> [TEXTO FORNECIDO]
▬▬▬▬▬▬
Cultivador de um gênero que resiste às técnicas
e ao dinamismo de seu tempo, Linhares observa o
humano e o expõe nos versos como que a maior
exemplificação da vida, real e imaginária. O velho e
o novo estruturam uma poesia cheia de apelos
emotivos e circunstanciais. Dado o seu conhecimento
acerca da arte poética, é capaz de produzir textos
nas mais diversas formas: clássica, romântica,
moderna, pós-moderna, sem abdicar da principal veia
da poesia, a exaltação à arte de escrever, à
Literatura.Seu livro de poemas, Notícias de bordo,
indicado para o vestibular da UFC, é o motivo maior
dessa edição.
Em Linhares, esta arte tece o ser humano nas suas
mais variadas expressões, da alegria efusiva do
nascimento à depressão e angústia da perda, da
morte. Sem nenhum propósito estético-estilístico,
podemos afirmar que os versos de Linhares Filho
ilustram o ser humano, ou seja, é humanizado porque
assim é a vida dentro e fora do indivíduo. Nós
humanos somos um celeiro de sentimentos e
ressentimentos, a vida ensina e malsina, porém
ninguém quer deixá-la, senão os transgressores
extremados, a exemplo de Quental e Sá-Carneiro, em
Portugal, e Raul Pompéia em nosso país.
A fuga da vida, veja bem que não é a morte, mas uma
não-intenção de viver, marca a poesia de Linhares
Filho, um poeta que apenas reprisa o pessimismo sem
adotá-lo, uma vez que credita os seus versos a uma
evolução da humanidade, do ser humano enquanto
criatura divina, porém sem ser a celeuma divinizada.
Em Seres, que pode representar o processo de criação
do escritor, o humano é mais humanizado, mas sem ser
humanista, como bem se observa nas seguintes versos:
Dos seres sendo produto, / sou deles nova versão. /
Devendo-lhes um tributo, / exprimo-o pela criação.
Poética de uma vivência
Os poemas de Linhares Filho convergem, notadamente a
antologia poética Notícias de Bordo, para uma
situação experimental vivenciada por um eu
carregado de saudades - da terra natal, dos entes
familiares, da Literatura que o influenciara,
influenciou e influencia -, e de apelos sensuais.
Este livro reúne o que, na concepção literária de
Linhares, melhor representa a sua produção de 1968
até os nossos dias. E o ano de 68 marcou, no cenário
artístico-literário cearense, o surgimento de um
grupo de escritores e intelectuais que buscou
ampliar o conceito de poesia em nosso estado,
trata-se do Grupo SIN, que ao mesmo tempo passa o
sentido de afirmação da poesia cearense e toda a sua
amplitude, bem como menciona as mais variadas formas
de composição poéticas, assim, configurando-se em um
sincretismo literário. O ser humano em Linhares
Filho é a sua grande fonte, é o seu motivo maior de
produção. E nessa produção o homem e a mulher
trafegam com todos os seus sentimentos, do mais
mesquinho ao mais enobrecido. Linhares sintetiza em
sua poesia o legado que se estende, na Literatura em
Língua Portuguesa, da Idade Média aos nossos tempos
contemporâneos; é um poeta completo, considerando-se
as mais diversificadas formas de se fazer poesia: da
medida velha à medida nova; do clássico soneto à
poesia sentimentalista romântico-simbolista; da
postura e visão iconoclastas dos primeiros
modernistas ao experimentalismo estético-literário
do grupo do qual foi um dos fundadores e que o
projetou para o plano literário nacional e, também,
universal.
▬▬▬▬▬▬
> [INSTRUÇÕES DO EXERCÍCIO] Prolongue o texto sobre a poesia de Linhares Filho a partir da última frase apresentada. Os itens não são necessários para resolver nada aqui.
▬▬▬▬▬▬
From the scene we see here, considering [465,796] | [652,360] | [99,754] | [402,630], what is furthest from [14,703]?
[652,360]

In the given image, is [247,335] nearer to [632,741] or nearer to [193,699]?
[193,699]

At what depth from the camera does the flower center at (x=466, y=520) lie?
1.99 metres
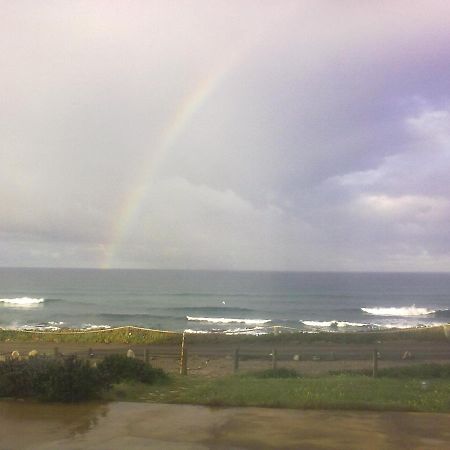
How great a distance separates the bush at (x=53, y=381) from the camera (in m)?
9.31

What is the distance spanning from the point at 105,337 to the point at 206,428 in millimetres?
27312

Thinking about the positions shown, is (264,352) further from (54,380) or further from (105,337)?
(54,380)

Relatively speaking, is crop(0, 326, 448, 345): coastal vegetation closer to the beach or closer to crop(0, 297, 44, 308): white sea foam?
the beach

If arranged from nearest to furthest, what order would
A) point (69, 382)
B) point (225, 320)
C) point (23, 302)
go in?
1. point (69, 382)
2. point (225, 320)
3. point (23, 302)

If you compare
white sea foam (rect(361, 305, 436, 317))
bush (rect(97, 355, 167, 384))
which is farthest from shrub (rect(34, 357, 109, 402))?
white sea foam (rect(361, 305, 436, 317))

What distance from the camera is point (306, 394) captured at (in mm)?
9523

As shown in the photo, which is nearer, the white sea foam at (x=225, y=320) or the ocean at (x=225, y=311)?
the ocean at (x=225, y=311)

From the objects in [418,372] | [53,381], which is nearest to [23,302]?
[418,372]

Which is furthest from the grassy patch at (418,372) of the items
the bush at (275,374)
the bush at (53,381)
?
the bush at (53,381)

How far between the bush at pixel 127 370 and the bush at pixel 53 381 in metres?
1.11

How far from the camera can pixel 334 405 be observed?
344 inches

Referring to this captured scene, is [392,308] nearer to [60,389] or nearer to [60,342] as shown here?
[60,342]

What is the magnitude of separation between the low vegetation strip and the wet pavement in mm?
23469

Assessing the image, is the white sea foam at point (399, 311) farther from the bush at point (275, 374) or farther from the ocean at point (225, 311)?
the bush at point (275, 374)
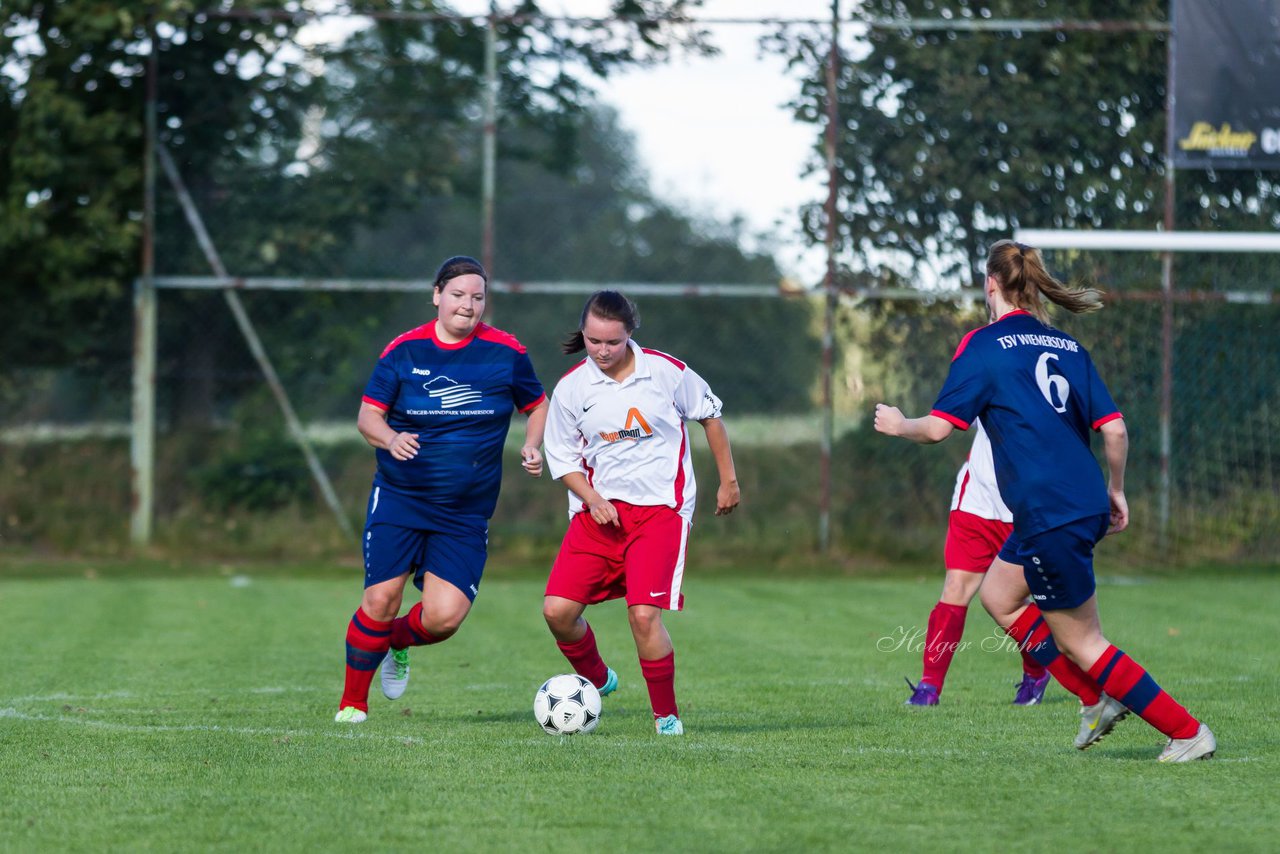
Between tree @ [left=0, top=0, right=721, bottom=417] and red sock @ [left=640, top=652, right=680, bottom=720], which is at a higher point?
tree @ [left=0, top=0, right=721, bottom=417]

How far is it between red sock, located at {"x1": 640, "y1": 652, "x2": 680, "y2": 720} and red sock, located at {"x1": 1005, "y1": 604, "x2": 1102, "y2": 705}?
56.0 inches

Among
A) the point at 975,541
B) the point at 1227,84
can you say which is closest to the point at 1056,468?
the point at 975,541

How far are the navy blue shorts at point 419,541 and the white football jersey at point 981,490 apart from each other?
227 centimetres

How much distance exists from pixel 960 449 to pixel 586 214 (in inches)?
170

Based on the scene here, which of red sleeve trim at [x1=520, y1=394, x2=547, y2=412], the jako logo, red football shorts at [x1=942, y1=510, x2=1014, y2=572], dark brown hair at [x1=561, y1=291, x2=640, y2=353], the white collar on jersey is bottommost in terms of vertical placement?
red football shorts at [x1=942, y1=510, x2=1014, y2=572]

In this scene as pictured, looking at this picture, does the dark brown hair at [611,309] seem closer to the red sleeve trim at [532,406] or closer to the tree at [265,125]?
the red sleeve trim at [532,406]

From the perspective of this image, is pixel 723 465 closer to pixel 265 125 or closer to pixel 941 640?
pixel 941 640

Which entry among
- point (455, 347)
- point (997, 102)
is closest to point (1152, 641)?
point (455, 347)

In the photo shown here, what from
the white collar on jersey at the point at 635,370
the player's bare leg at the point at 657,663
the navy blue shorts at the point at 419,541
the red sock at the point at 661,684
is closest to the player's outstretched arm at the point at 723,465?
the white collar on jersey at the point at 635,370

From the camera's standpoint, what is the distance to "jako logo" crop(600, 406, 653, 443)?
21.3 ft

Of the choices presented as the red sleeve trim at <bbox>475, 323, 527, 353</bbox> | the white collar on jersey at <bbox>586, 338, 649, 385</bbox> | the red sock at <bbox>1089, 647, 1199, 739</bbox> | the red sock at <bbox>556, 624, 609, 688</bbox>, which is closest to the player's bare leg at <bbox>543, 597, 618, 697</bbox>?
the red sock at <bbox>556, 624, 609, 688</bbox>

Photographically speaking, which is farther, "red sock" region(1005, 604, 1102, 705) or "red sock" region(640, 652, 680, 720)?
"red sock" region(640, 652, 680, 720)

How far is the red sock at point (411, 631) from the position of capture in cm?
695

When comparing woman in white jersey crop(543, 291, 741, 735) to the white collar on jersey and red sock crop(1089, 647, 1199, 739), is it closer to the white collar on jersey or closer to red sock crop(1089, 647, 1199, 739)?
the white collar on jersey
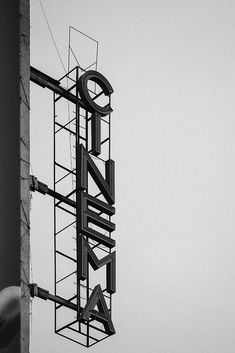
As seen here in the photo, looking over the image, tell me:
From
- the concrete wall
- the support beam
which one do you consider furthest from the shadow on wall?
the support beam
▬▬▬▬▬▬
> [RESPOSTA]
Também é autor de uma das mais intrigantes teorias,
muito bem ilustrada pelo enigma Machado de Assis, a
Teoria da Latência Sensual, onde recorre ao
simbólico e ao latente, previstos na obra romanesca
do velho Bruxo. Linhares é camoniano, machadiano,
pessoano, torgueano, drummoniano, recebe e adota
todas as influências que se fizerem necessárias ao
seu texto poético, sem deixar de ser Linhares, o
filho de uma terra marcada por contradições e por
isso mesmo rica de valores literários, e muito
humana.
Retrato de um caminho
Os poemas selecionados para a construção do livro
Notícias de bordo, antologia poética, podem
exemplificar a tendência da poesia cearense e
brasileira que se verificou a partir da década de 60
do século passado. Convencionalmente o grupo de
escritores que fez parte desta vertente recebeu a
denominação de Geração 60. Aqui no Ceará tal
expediente ficou evidenciado logo que o Grupo SIN
foi projetado e consolidado, isso no ano fatídico
para a história política do Brasil de 1968. Este
grupo pode ser compreendido como o amálgama poético
no século XX.
Adotou posturas simétricas com destreza e altivez,
mas também soube dar um tônus de relevante sentido
regional, político, urbano e cosmopolita. Era uma
poesia sem preocupações academicistas, contudo não
chegou a ser ácida com os seus antecessores,
reacionários ou subversivos, apenas buscou ampliar o
plano poético de nosso estado, o qual, com o SIN,
deixou de ser provinciano para se tornar universal.
A natureza temática
No que diz respeito ao livro de Linhares observa-se
o homem preocupado com os seus mundos, exterior e
interior, traçados ao gosto dos sentidos e
sentimentos, não apenas do esteticismo. O poeta não
tem preocupação alguma com o engajamento de sua
obra, apenas, como se fosse pouco, poetiza as
vivências nos vários planos de sua vida, pessoal,
acadêmica, literária, social, dentre outros. São
poemas extraídos de sete livros, cabalisticamente
selecionados, no entanto não se pretende dar um tom
espiritual e enigmático à obra do poeta de Lavras,
visto que ele mesmo já traçou esses elementos como
pertinentes a sua vida.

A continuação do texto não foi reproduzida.